Ben bu güzel günde Antalya’daydım. Antalya demişken Gazi Mustafa Kemal Atatürk’ün ünlü sözünü unutmamak gerekir:
”Hiç şüphesiz Antalya dünyanın en güzel yeridir.” Gazi Mustafa Kemal
Cumhuriyet meydanında Volkan Konak konseri vardı. Güzel Cumhuriyetin güzel insanları meydanı hınca hınç doldurmuştu. Coşku ve kalabalık öyle güzeldi ki insan bu ülkenin bir bireyi olmaktan gurur duyuyor. Cumhuriyetimizin kurulmasının sevinç gözyaşlarıyla kutlandığını görüyor insan. Çocuklar, gençler, yaşlı ama genç ruhlular, konseri yan yana izleyen çiftler hep beraber güzel bir renk cümbüşü oluşturmuştu. Bu arada Kuzeyin Oğlundan birbirinden güzel şarkılar-türküler seslendirildi : Mimoza Çiçeği, Nefesim Nefesinde, Çıkın Çıkın Aşkın Meydanına ve tabii ki de Cerrahpaşa..
Volkan Konak olur da Karadeniz fıkrası olmaz mı? Konserden önce Volkan Konaktan dinlediğimiz bir fıkra:
Ha uşağum adamin biri yolda yürürken yanından araba geçmuş. Arabadaki, ”Ula uşağum közin kör mi niye kaldirimden gitmiyirsun da yoldan gidiyorsun?” demiş. Yolda yürüyen adam da: ”Ha uşağum var say ki ben ağacum.” demiş ……

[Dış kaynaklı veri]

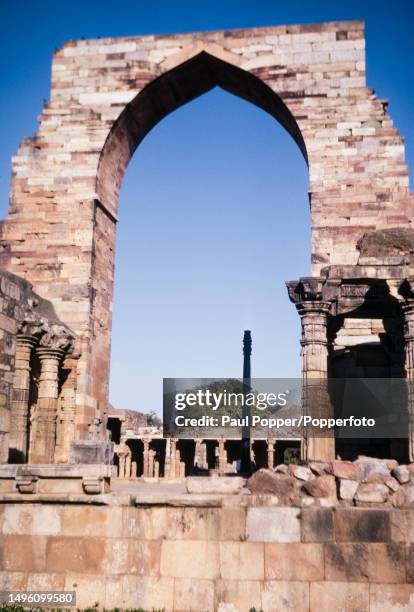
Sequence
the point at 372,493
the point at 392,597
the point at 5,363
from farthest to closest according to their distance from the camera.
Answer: the point at 5,363, the point at 372,493, the point at 392,597

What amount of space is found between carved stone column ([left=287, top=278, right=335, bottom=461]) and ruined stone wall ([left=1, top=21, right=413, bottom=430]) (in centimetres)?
396

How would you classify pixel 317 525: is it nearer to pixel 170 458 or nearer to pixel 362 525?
pixel 362 525

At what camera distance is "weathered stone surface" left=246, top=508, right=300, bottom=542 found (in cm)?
654

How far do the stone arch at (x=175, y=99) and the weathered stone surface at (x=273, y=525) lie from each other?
10.0 meters

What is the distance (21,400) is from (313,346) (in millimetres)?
5667

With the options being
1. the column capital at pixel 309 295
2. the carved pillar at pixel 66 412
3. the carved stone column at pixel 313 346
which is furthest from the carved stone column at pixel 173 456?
the column capital at pixel 309 295

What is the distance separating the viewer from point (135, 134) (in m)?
17.0

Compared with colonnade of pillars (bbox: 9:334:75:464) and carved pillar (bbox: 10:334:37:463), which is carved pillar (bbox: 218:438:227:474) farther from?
carved pillar (bbox: 10:334:37:463)

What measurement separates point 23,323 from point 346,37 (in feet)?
31.3

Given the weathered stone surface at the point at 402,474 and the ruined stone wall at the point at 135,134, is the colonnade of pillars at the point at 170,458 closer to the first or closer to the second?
the ruined stone wall at the point at 135,134

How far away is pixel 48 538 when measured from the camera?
6.92 metres

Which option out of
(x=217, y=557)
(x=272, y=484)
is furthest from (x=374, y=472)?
(x=217, y=557)

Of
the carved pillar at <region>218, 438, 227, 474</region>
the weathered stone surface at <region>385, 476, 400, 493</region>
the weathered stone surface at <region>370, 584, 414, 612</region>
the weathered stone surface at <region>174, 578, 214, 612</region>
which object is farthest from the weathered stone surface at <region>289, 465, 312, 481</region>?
the carved pillar at <region>218, 438, 227, 474</region>

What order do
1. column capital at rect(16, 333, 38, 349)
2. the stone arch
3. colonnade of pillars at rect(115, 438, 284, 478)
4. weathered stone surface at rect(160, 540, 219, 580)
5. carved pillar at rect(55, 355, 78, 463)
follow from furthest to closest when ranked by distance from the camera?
colonnade of pillars at rect(115, 438, 284, 478) → the stone arch → carved pillar at rect(55, 355, 78, 463) → column capital at rect(16, 333, 38, 349) → weathered stone surface at rect(160, 540, 219, 580)
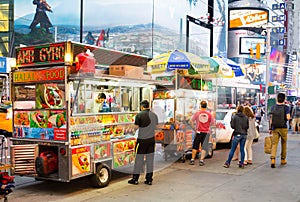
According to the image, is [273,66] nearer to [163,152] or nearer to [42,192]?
[163,152]

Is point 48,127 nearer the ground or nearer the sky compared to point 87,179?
nearer the sky

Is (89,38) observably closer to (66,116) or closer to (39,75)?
(39,75)

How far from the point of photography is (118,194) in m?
6.80

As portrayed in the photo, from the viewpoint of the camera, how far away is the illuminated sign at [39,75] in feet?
22.4

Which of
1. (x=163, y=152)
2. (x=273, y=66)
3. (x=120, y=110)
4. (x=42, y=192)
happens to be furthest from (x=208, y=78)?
(x=273, y=66)

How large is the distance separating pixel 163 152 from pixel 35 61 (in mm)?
4648

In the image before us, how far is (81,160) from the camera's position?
6.89 meters

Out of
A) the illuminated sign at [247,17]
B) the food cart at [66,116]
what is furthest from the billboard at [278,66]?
the food cart at [66,116]

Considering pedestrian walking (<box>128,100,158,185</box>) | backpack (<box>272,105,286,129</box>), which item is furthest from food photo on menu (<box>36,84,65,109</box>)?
backpack (<box>272,105,286,129</box>)

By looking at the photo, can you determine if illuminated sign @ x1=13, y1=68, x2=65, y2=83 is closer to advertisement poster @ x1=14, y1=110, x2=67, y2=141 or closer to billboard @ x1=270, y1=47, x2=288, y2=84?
advertisement poster @ x1=14, y1=110, x2=67, y2=141

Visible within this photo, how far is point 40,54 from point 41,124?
51.4 inches

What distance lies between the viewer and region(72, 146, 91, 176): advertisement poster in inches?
265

Konserde şarkılar türküler söylenirken konser alanının arkasındaki ekranda da birbirinden değerli sanatçılarımızın, düşünürlerimizin resimleri de zaman makinesinden çıkan film şeridi gibi akıp gidiyordu.
Cerrahpaşa eserinin hikayesini de ayrı bir yazıda yazacağım…(Yazacağum yazacaktım az kalsın…)
Bitime yakın eşlik edilerek söylenen İzmir Marşından sonra her birimizin ayrı ayrı düşüncesiyle, yaşantısıyla Asr-ı Cumhuriyetin değerli birer üyesi olduğumuzu belirten güzel mesajlar verildi. Umarım İzmir’in dağlarında açan çiçekler olan yeni nesiller bu bereketli topraklarda açtıkları her yerde Mehmet Âkif Ersoy’un ”Verme dünyaları alsan da bu Cennet Vatanı” dediği bu güzel Vatanın sarsılmaz birer neferi olurlar. Bu topraklarda yaşamanın verdiği gurur gözyaşlarıyla konser bitti. Konser alanında aynı renklere bürünen insanlar , konser biittiğinde evlerine dörken ayrılmaz ve bütün iki renge boyuyorlardı tüm sokakları.
Nice asırlara diyelim….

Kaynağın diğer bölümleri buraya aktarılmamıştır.